POLITIQUE & INSTITUTIONS — Politique

réforme du bail d’habitation

Pour déi Lénk, la politique du logement est un échec



 David Wagner et déi Lénk estiment que la réforme envisagée n’est en réalité qu’une «réformette». (Photo: Maison Moderne Publishing SA/Archives)

 David Wagner et déi Lénk estiment que la réforme envisagée n’est en réalité qu’une «réformette». (Photo: Maison Moderne Publishing SA/Archives)

Après la Chambre de commerce, c’est déi Lénk qui est sorti du bois pour dire tout le mal qu’il pensait de la réforme du bail d’habitation. Pour le parti de gauche, la politique du logement est un échec cuisant pour le gouvernement.

La réforme du bail d’habitation est un des chantiers les plus importants du ministre du Logement,  Henri Kox (déi Gréng). Projet qui essuie pour le moment quelques critiques. Après la Chambre de commerce, c’est déi Lénk qui a livré son analyse du projet de loi.

Un casino truqué

Le constat dressé est sans appel: la réforme annoncée ne serait finalement qu’une «réformette». Déi Lénk estime ainsi que «le projet de réforme se cantonne à quelques adaptations insignifiantes qui ne changeront pas la donne, voire qui pourraient encore aggraver la situation. Le nouveau dispositif concernant la cession à titre gratuit en est un exemple flagrant. Ainsi, les prix d’anciens logements cédés ou transmis à titre gratuit pourront, du jour au lendemain, être adaptés aux prix actuels du marché. Il va de soi qu’il s’agira d’une hausse conséquente puisque les prix ne font que flamber depuis plusieurs années. Ce nouveau dispositif ouvre grand la porte à toutes sortes de spéculations juteuses dans le cadre de la gestion des patrimoines immobiliers familiaux, par exemple, et transforme un peu plus le marché de l’immobilier en un casino truqué, où les gains des bailleurs se multiplient comme par enchantement!»

De même, les informations obligatoires devant être données sur la limitation du loyer maximal ne forment qu’une disposition «purement cosmétique puisque le texte ne prévoit pas la moindre sanction pour l’inobservation de la disposition».

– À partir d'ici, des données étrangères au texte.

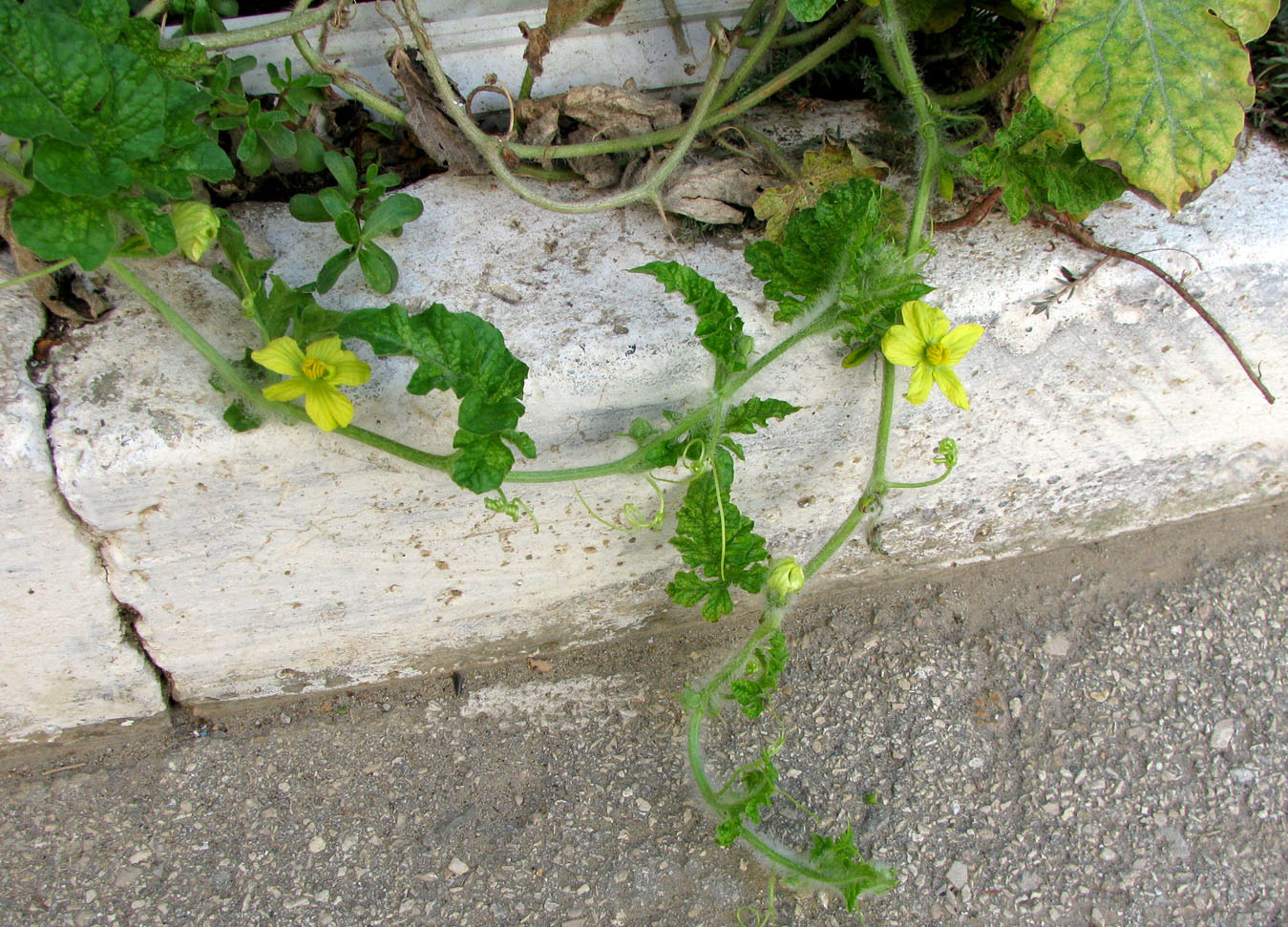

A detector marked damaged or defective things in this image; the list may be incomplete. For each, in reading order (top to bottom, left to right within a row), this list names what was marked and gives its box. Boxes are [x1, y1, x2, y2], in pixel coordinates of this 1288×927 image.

crack in concrete [25, 322, 193, 726]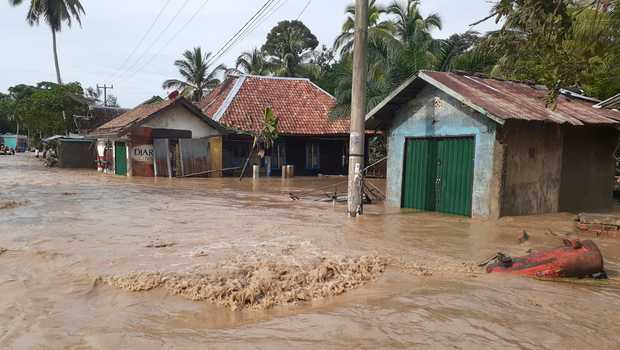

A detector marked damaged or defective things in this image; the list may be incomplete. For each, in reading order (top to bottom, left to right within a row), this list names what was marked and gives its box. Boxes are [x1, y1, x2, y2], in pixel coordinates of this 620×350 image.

damaged structure [89, 96, 228, 176]
damaged structure [200, 75, 354, 176]
damaged structure [366, 71, 620, 217]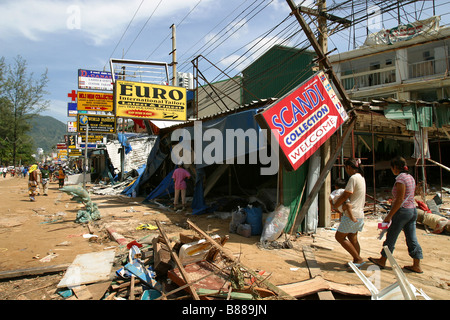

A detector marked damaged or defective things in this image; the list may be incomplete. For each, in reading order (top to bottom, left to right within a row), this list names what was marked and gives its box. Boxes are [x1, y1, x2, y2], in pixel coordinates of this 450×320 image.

broken wood plank [0, 262, 70, 280]
broken wood plank [156, 220, 200, 300]
broken wood plank [185, 220, 298, 300]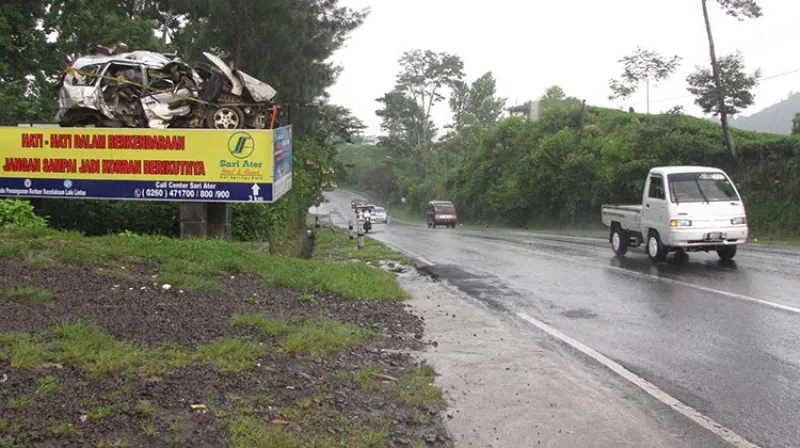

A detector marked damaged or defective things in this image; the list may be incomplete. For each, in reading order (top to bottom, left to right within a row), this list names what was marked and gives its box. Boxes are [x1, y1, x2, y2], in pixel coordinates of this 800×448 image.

crushed vehicle [55, 43, 278, 130]
wrecked white car [54, 44, 280, 130]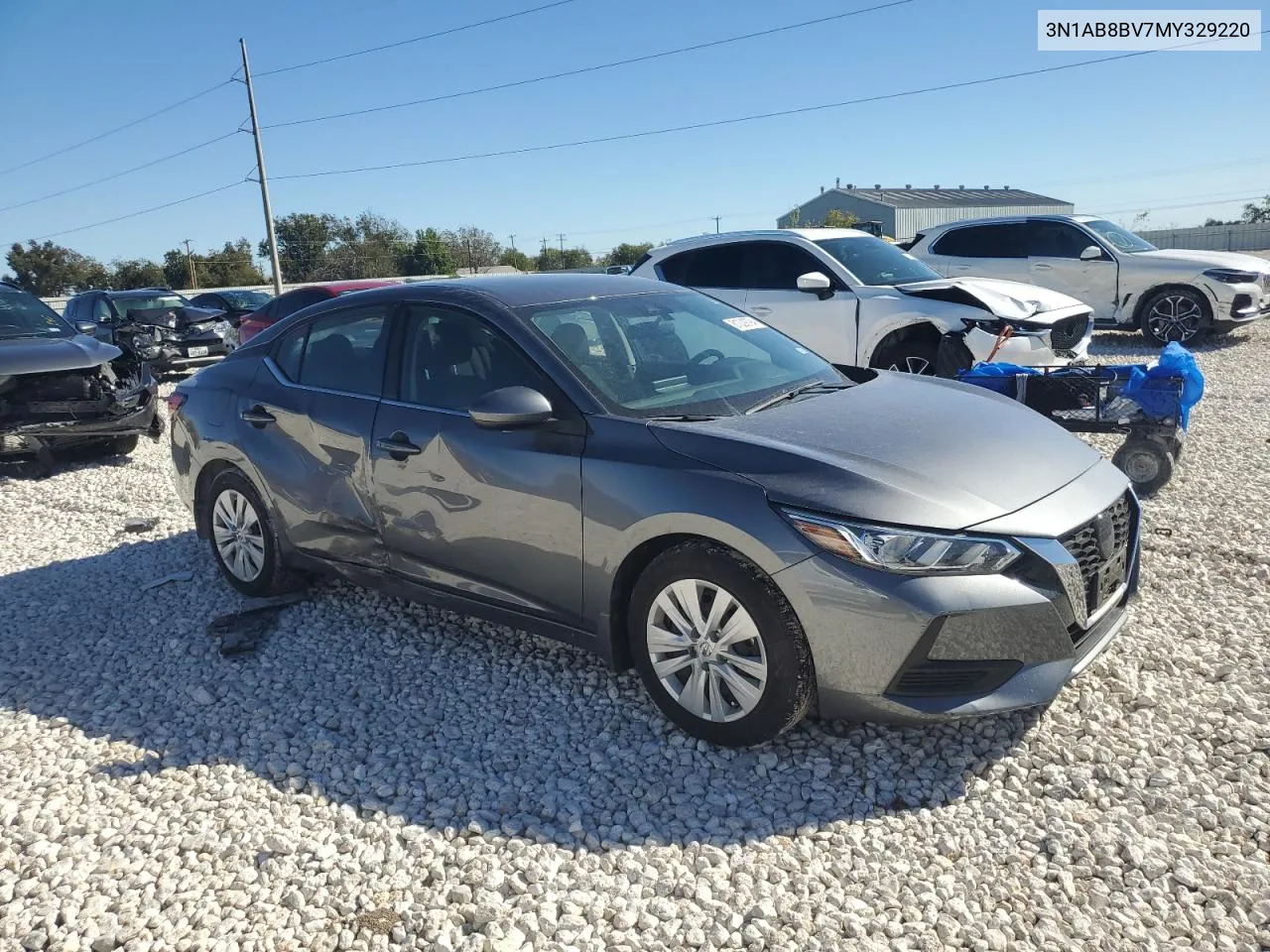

Quant aux commissions des loyers censées traiter les demandes de réduction des loyers, «elles n’existent pas partout ou bien elles ne fonctionnent pas correctement. (…) Henri Kox avait d’ailleurs annoncé une réforme des commissions des loyers. La réforme du bail à loyer était l’occasion pour s’atteler enfin à cette tâche importante. C’est encore raté!»

Même la réforme des frais d’agence et de la garantie locative ne trouve pas totalement grâce aux yeux de déi Lénk: «Cela  va certes dans la bonne direction, mais elle y va d’un pas timide et mal assuré.» Finalement, «le seul point positif est la réglementation des colocations. Notons au passage qu’elle est issue du programme électoral de déi Lénk!»

Un échec cuisant

Or, il y a urgence à agir, car la crise du logement continue à être une préoccupation majeure et est «devenue la crise sociale la plus grave du pays, qui touche les classes populaires, mais aussi les classes moyennes. En effet, un salaire qu’on pourrait qualifier de ‘correct’ est désormais insuffisant sur le marché de l’immobilier au Luxembourg.»

Déi Lénk, très actif sur toutes les questions du logement à la Chambre et qui a déposé deux propositions de loi sur le sujet, en 2016 et 2018,  regrette que ses propositions restent lettre morte, toujours ou presque. En attendant, «la politique du logement est un échec cuisant pour le gouvernement».